Here is an example. Imagine a five-member board of selectmen. Three attend the meeting (that is enough for a quorum to conduct business). They discuss an item of business, but when the vote is taken, one member abstains. The other two vote “yes.” What is the result? The vote is 2 yes, 0 no, 1 abstention. The person who abstained is presumed to go along with the majority vote of 2-0 in favor, and the fact that he abstained did not mean the board lost its quorum. The item is approved. The New Hampshire Supreme Court clarified these rules around abstention in Merrimack v. McCray, 150 N.H. 811 (2004).

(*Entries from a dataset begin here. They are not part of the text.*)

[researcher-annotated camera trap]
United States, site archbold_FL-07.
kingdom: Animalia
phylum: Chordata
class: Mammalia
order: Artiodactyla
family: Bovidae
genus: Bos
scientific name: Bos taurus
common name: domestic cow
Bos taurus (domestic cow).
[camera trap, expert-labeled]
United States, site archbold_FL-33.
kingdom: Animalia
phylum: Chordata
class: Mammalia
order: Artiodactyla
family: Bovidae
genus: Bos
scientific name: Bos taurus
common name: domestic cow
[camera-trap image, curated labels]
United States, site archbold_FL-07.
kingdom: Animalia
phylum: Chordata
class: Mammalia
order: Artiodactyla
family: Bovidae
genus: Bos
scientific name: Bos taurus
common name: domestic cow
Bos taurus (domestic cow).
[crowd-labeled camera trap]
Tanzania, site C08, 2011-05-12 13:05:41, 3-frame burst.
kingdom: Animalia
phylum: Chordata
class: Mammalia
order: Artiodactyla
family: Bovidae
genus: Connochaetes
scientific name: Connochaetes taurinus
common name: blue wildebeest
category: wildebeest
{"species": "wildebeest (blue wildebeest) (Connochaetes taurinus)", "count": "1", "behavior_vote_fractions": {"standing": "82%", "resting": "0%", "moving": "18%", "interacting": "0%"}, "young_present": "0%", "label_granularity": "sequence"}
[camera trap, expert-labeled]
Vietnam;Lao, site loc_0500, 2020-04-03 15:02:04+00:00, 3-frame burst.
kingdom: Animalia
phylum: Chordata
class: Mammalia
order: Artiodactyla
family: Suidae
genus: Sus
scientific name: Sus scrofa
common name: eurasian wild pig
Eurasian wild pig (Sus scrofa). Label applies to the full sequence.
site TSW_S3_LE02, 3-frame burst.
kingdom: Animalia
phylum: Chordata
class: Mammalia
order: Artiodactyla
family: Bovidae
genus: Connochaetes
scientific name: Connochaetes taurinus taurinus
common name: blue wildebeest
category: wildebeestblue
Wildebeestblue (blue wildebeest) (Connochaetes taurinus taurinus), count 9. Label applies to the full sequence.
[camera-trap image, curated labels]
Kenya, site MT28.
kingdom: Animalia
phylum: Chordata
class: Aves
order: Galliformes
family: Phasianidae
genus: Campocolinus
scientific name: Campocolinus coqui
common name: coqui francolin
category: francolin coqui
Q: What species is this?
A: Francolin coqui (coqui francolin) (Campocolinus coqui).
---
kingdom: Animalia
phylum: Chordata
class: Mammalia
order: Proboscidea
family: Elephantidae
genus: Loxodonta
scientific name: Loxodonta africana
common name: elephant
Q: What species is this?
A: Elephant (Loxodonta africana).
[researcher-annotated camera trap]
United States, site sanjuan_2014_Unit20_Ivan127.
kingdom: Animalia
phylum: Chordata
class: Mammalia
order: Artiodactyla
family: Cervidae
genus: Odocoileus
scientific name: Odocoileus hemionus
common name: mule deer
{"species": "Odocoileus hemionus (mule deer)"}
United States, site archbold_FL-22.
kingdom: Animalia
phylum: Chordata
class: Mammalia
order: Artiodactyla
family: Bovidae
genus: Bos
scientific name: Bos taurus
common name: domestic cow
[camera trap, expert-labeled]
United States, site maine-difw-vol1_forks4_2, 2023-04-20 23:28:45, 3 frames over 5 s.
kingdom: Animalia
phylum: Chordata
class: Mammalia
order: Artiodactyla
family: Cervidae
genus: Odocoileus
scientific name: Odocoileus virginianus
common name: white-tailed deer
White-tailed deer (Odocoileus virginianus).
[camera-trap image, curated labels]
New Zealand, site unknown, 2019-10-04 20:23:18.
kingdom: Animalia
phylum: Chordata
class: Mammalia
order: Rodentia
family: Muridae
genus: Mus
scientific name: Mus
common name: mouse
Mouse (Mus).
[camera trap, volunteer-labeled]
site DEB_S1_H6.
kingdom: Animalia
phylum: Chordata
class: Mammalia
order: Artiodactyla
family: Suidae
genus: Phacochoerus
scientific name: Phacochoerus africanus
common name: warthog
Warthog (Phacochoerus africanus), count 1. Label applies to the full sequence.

Now imagine a five-member planning board. Three members attend the meeting, which again is enough for a quorum. A subdivision application is the next item on the agenda, and one of the three members present recuses himself because he has a conflict of interest. At that point, that person is no longer treated as a member of the board during any time when the board is addressing that application. The meeting has now lost its quorum because there are only two members sitting. On a land use board with alternates, the chair may designate an alternate to take the place of the recused member for that matter. RSA 673:11. This solves the quorum problem for those boards. However, on a board without alternates, recusal may prevent the board from acting until a future meeting at which more members are present.
It is important for all local officials to understand what it means to recuse themselves, when it is appropriate, and what the consequences may be if a disqualified person participates in official action. Not only may it result in the invalidation of a board’s actions, but defending a court challenge uses municipal resources that might be better spent elsewhere. In addition, retention of the public trust is a significant factor that should play into every official’s decision when a potential conflict of interest is at stake.